The present study raised a number of interesting questions that still remain open. In the future, studies should be designed with larger populations and with more homogeneous study groups. Furthermore, to get more reliable knowledge about training-induced adaptations in muscle tissue, to make correct interpretations, and to draw appropriate conclusions from the results, it is important to estimate the protein intake during the intervention. Similarly, it is critical to evaluate the effects of the current training status, the exercise background and the age of the study group on the variables studied already before fixing the study design. Otherwise, it is very difficult to confirm any changes reliably. In addition, it is essential to have knowledge of the extent of simultaneous physical activities of the subjects so as to ensure a positive nitrogen balance and sufficient recovery time for the muscles to develop their structures and energy capacity during the intervention period.

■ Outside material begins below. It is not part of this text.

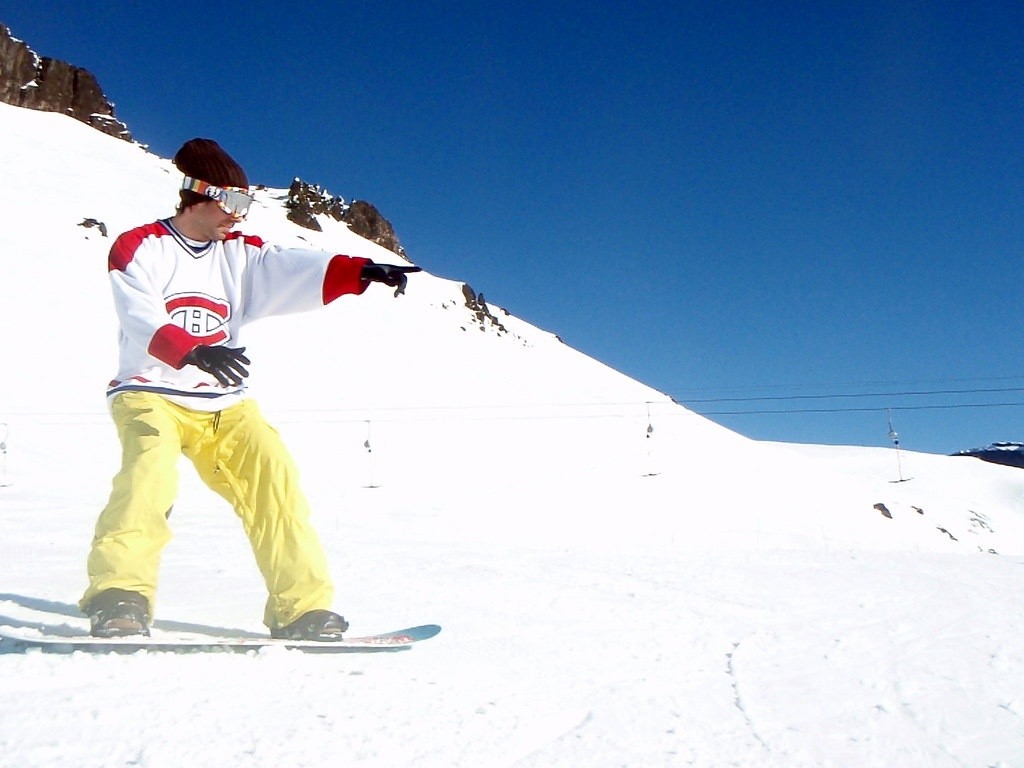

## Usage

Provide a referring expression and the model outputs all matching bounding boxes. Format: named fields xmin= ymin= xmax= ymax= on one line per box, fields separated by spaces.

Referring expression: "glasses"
xmin=182 ymin=177 xmax=251 ymax=218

The control group was small and heterogeneous for age, maximal anaerobic cycling power, and proportion of MHC IIx. Unfortunately, only few of the control subjects were willing to give samples of their muscle tissue. These matters and the size difference between the training and control groups reduce the reliability of comparisons between the groups to some extent.

The present study showed that 54 weeks of strength and power training caused minor adaptive changes of myosin isoforms in the vastus lateralis muscle in untrained middle-aged men. Our training program improved the maximal jumping height and the anaerobic cycling power of leg muscles probably due to neural changes. Adaptive changes in the muscle tissue took place in fast MHC isoforms; the proportion of MHC IIx tended to decrease and the proportion of MHC IIa tended to increase. Our results are in accordance with previous studies where more intensive, short-term strength training programs have been shown to cause MHC transformations. The possible connections between the decrease in the proportion of MHC IIx isoforms and the changes in MLC isoforms should be profoundly investigated in future.